» What you need to do
- 1) Decide whether each statement agrees with the text on sanitary grocery shopping. Mark (a), (b) and (c) yes or no, and quote the words from the text that settle each one: (a) Some stores put wipes near the carts or at the front door for customers. (b) Unwrapped food may be set directly on the conveyor belt. (c) Store germs are more harmful to healthy people than to people with weakened immune systems.
- 2) According to the text on sanitary grocery shopping, what can shoppers buy to put a barrier between themselves and the germs on a cart's seat and handle?
- 3) Quote the text on sanitary grocery shopping word for word. Begin at the words "Wash those hands!" and stop after "seat and handle.".

» Text provided
By Alma Moussa

Grocery shopping is a basic part of life for moms and dads;

going to the store for nutritious foods to keep the family healthy is a simple fact. But what many parents don’t realize is that

supermarkets are not the cleanest places, and shopping carts in particular can harbor hidden germs and bacteria that can make them, and their children, sick. These germs may be less harmful to healthy people, but those with weakened immune systems may be more susceptible to illnesses caused by contaminants found at the store. To keep your family healthy and protected from germs, try these 10 ways to make grocery shopping more sanitary.


Wash those hands! Little ones tend to touch everything in sight at the grocery store and any other place they go. Make it a habit to have them wash their hands as soon as they get home and before they eat. Parents should get into the habit, too, and especially make sure to wash thoroughly before and after handling food.


Clean your shopping cart. Many grocery stores don’t routinely (or ever) clean their shopping carts, but you can bring sanitary wipes to clean them off before shopping. Some stores have wipes located near the carts or at the front door for customer use. You can also purchase a shopping cart cover, which creates a barrier to protect you and your children from the multitude of germs that are often found on the seat and handle.


Wrap your food. When picking out meat, fresh fruits and veggies, make sure to use the plastic bags provided to wrap them up and keep them protected from each other as well as to protect your other food from their bacteria. Never place unwrapped food items directly on the checkout counter or conveyer belt, which can be teeming with bacteria.

» Source data

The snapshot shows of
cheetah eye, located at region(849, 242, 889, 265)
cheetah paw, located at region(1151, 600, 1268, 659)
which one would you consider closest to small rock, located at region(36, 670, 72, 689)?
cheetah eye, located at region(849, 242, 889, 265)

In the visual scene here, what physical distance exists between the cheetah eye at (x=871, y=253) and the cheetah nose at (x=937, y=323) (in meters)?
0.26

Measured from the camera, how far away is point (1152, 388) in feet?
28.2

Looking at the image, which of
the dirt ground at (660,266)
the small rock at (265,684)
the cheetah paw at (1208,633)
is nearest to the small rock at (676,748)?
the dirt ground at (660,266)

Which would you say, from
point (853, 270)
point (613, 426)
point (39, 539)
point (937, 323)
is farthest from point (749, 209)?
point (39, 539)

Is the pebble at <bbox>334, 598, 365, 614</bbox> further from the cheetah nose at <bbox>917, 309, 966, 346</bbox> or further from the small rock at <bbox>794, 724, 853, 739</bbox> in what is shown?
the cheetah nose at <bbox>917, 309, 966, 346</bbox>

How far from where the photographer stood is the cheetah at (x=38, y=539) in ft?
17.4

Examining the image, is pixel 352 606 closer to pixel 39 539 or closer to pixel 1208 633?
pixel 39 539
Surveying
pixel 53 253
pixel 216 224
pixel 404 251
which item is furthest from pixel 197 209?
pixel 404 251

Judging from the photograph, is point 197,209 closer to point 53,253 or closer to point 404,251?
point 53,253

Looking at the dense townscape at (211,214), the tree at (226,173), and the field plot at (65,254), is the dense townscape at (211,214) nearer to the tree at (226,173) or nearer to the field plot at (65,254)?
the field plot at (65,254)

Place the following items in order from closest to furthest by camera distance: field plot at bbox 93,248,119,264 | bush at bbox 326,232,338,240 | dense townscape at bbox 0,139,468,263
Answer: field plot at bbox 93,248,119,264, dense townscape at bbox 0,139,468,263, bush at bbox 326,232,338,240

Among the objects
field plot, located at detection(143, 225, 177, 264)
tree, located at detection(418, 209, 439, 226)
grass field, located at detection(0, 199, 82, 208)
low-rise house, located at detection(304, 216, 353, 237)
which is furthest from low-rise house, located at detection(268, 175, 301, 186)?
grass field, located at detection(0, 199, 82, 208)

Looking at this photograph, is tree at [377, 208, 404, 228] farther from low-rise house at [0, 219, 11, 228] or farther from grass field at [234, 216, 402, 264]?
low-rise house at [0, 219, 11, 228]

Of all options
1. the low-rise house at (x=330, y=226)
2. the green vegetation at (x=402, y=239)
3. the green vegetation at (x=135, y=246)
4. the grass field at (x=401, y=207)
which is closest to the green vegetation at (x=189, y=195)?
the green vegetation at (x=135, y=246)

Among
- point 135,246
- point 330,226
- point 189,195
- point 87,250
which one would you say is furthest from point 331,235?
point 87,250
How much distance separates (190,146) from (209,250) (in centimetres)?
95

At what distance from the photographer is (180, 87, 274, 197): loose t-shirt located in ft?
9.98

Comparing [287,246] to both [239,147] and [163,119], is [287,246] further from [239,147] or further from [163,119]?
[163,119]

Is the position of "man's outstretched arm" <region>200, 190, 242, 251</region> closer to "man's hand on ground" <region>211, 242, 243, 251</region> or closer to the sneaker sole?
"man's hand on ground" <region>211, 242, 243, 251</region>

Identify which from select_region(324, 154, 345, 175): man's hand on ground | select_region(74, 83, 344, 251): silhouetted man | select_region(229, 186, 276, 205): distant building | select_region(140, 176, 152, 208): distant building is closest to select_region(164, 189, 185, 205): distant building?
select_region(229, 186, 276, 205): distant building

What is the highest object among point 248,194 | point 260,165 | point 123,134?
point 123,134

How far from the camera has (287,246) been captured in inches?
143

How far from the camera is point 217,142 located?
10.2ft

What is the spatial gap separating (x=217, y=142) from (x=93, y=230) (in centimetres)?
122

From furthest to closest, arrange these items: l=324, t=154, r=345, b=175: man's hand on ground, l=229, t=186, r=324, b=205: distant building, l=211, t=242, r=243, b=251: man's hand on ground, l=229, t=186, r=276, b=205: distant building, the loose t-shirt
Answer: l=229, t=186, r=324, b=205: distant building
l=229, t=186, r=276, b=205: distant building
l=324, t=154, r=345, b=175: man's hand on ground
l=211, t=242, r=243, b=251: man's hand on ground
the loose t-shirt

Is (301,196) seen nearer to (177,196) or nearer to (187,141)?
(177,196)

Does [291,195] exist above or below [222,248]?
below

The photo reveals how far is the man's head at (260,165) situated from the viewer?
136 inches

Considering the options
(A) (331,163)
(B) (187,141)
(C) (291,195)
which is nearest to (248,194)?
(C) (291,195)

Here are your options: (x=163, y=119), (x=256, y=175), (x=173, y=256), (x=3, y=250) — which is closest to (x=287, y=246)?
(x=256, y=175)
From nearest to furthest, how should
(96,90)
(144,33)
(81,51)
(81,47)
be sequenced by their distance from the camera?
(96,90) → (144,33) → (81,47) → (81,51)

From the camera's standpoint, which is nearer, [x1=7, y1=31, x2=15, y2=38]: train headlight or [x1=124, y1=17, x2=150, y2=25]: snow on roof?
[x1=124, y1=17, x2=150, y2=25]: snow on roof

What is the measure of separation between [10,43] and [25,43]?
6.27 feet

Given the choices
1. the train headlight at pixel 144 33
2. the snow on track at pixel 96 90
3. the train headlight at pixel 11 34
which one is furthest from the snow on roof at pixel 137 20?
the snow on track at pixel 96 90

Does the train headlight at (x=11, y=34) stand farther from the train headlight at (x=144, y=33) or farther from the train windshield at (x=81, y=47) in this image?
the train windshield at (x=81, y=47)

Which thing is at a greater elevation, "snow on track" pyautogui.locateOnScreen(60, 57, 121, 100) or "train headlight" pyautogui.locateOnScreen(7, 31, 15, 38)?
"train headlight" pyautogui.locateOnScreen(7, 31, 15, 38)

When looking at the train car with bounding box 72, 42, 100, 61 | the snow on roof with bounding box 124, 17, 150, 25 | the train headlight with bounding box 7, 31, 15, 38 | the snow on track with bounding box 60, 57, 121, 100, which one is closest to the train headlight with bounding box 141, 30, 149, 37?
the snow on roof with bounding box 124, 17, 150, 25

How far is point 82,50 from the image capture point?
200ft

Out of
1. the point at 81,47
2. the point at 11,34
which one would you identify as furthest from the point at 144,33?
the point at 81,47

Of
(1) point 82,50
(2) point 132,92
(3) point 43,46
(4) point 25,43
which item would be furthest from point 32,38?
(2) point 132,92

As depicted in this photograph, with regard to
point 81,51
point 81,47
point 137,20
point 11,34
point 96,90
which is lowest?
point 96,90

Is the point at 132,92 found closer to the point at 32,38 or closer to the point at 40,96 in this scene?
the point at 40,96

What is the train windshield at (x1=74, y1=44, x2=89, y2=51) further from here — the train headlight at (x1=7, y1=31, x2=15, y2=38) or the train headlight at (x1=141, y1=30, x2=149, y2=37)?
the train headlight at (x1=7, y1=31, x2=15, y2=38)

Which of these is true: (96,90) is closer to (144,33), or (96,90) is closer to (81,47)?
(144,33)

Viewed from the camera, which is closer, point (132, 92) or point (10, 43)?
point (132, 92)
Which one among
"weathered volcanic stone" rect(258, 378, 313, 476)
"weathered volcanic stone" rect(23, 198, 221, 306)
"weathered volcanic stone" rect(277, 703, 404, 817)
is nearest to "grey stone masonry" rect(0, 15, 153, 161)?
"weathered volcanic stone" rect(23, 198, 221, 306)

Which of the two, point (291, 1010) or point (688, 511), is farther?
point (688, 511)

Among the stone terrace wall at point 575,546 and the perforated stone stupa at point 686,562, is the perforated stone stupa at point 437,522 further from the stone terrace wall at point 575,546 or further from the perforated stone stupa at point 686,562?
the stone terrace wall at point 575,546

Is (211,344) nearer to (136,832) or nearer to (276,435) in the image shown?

» Response list
- 1)
(a) Yes: "Some stores have wipes located near the carts or at the front door for customer use."
(b) No: "Never place unwrapped food items directly on the checkout counter or conveyer belt, which can be teeming with bacteria."
(c) No: "These germs may be less harmful to healthy people, but those with weakened immune systems may be more susceptible to illnesses caused by contaminants found at the store."

- 2) A shopping cart cover.

- 3)
Wash those hands! Little ones tend to touch everything in sight at the grocery store and any other place they go. Make it a habit to have them wash their hands as soon as they get home and before they eat. Parents should get into the habit, too, and especially make sure to wash thoroughly before and after handling food.


Clean your shopping cart. Many grocery stores don’t routinely (or ever) clean their shopping carts, but you can bring sanitary wipes to clean them off before shopping. Some stores have wipes located near the carts or at the front door for customer use. You can also purchase a shopping cart cover, which creates a barrier to protect you and your children from the multitude of germs that are often found on the seat and handle.